Une grande victoire pour la démocratie européenne!

(Danke, liebe FreundInnen!
Ein großer Sieg für die europäische Demokratie!)

Eine Mehrheit der FranzösInnen stimmte gegen den vom früheren französischen Präsidenten und Atom-Lobbyisten Valéry Giscard d’Éstaing federführend vorgelegten Entwurf für eine europäische Verfassung. 55 Prozent haben nach ersten Hochrechnungen mit ‘Non’ gestimmt.

Sicherlich haben nicht alle, die den Entwurf verworfen haben, sich von demokratischen, sozialen oder anti-militaristischen Argumenten leiten lassen, sondern wohl leider ein nicht unerheblicher Teil (auch) von nationalistischen oder gar rassistischen Ressentiments. Doch ebenso sicher waren veritable DemokratInnen auch unter jenen, die (versehentlich) mit ‘Oui’ gestimmt haben. Die (vorläufige) Verhinderung einer EU-Verfassung, die Europa der Herrschaft der Konzerne bedingungslos unterworfen und auf einen Kurs in den nächsten Krieg ausgerichtet hätte, ist ein großartiger Sieg für die europäische Demokratie!

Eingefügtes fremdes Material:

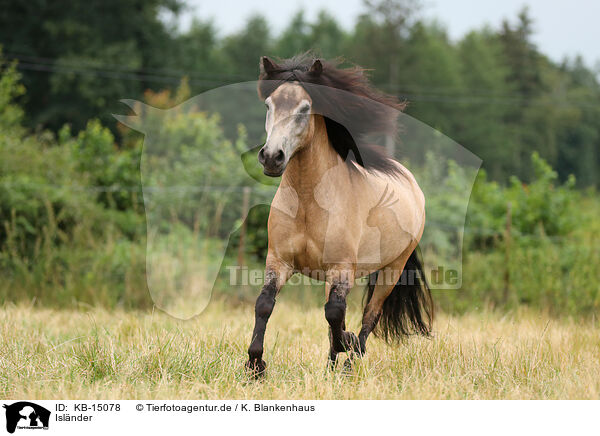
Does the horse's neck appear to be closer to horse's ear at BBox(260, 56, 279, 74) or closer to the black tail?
horse's ear at BBox(260, 56, 279, 74)

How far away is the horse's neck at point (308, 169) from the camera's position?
4.07 metres

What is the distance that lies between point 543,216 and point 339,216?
26.5ft

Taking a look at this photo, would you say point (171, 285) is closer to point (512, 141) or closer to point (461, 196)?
point (461, 196)

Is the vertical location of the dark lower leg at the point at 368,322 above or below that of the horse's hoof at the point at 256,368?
above

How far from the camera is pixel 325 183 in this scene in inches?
162

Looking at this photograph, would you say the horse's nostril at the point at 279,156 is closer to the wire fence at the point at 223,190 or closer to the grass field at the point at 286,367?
the grass field at the point at 286,367

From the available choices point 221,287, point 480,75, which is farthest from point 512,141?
point 221,287

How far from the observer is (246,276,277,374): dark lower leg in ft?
13.0

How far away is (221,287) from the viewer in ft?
29.4

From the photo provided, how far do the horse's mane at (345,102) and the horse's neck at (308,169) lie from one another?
21cm
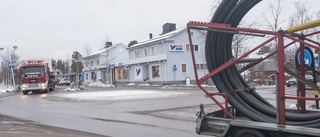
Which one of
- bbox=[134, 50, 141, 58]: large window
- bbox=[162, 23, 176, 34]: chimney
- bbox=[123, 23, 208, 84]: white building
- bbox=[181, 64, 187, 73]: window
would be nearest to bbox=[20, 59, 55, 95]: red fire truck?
bbox=[123, 23, 208, 84]: white building

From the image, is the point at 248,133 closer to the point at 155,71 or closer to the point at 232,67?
the point at 232,67

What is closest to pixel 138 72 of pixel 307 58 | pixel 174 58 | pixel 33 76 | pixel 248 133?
pixel 174 58

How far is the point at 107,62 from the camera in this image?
64.4 metres

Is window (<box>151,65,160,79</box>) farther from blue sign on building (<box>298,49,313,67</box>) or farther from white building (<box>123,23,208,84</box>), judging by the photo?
blue sign on building (<box>298,49,313,67</box>)

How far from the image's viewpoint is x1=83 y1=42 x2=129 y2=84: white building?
65.2 metres

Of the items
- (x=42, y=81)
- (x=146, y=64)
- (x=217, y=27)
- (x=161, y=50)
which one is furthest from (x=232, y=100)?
(x=146, y=64)

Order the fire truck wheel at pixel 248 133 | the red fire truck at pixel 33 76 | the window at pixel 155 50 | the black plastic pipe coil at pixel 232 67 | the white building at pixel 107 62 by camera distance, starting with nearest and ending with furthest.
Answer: the fire truck wheel at pixel 248 133 < the black plastic pipe coil at pixel 232 67 < the red fire truck at pixel 33 76 < the window at pixel 155 50 < the white building at pixel 107 62

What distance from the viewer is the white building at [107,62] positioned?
65.2 metres

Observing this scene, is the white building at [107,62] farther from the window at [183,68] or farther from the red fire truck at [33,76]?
the red fire truck at [33,76]

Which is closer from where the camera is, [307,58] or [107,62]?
[307,58]

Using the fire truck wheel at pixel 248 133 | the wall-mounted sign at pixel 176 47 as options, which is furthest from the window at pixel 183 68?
the fire truck wheel at pixel 248 133

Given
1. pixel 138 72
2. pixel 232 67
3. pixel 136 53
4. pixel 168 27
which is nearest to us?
pixel 232 67

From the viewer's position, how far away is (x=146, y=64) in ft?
173

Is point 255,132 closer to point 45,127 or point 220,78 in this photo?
point 220,78
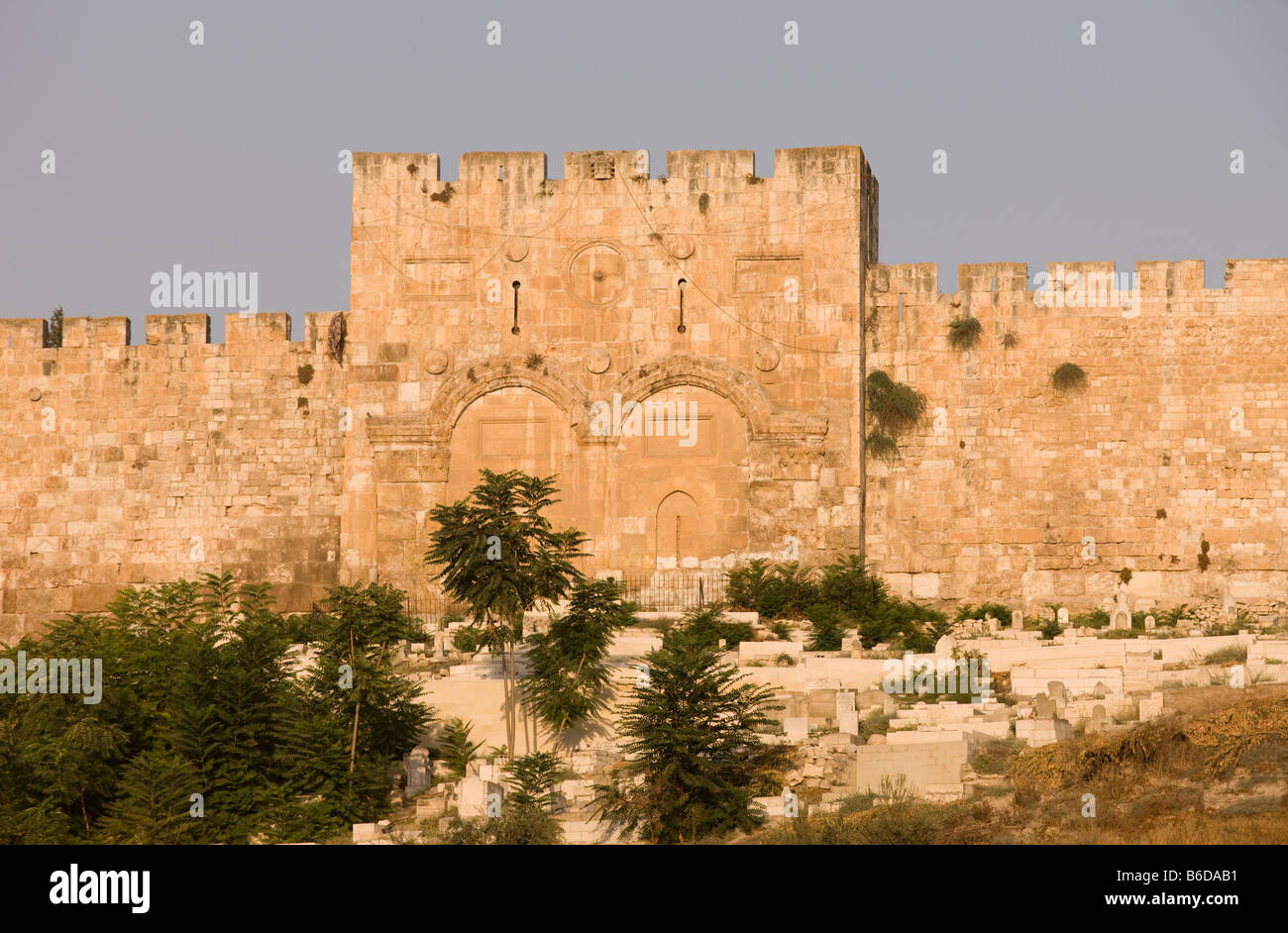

Die Wahlbeteiligung am Verfassungs-Referendum war enorm. Die Schätzungen der Meinungsforschungs-Institute reichten gegen 20 Uhr von 70 bis 80 Prozent. Aus der französischen Opposition wurden Forderungen nach dem Rücktritt des französischen Präsidenten Jacques Chirac laut.

PolitikerInnen aus dem In- und Ausland hatten bis zuletzt in einer nahezu hermetischen Propaganda-Front an die FranzösInnen appelliert, mit ‘Oui’ zu stimmen. Doch nicht alles ist käuflich. Am Mittwoch ist eine Volksabstimmung über den Verfassungs-Entwurf in den Niederlanden angesetzt. Inzwischen wird auch dort mit einer Ablehnung gerechnet.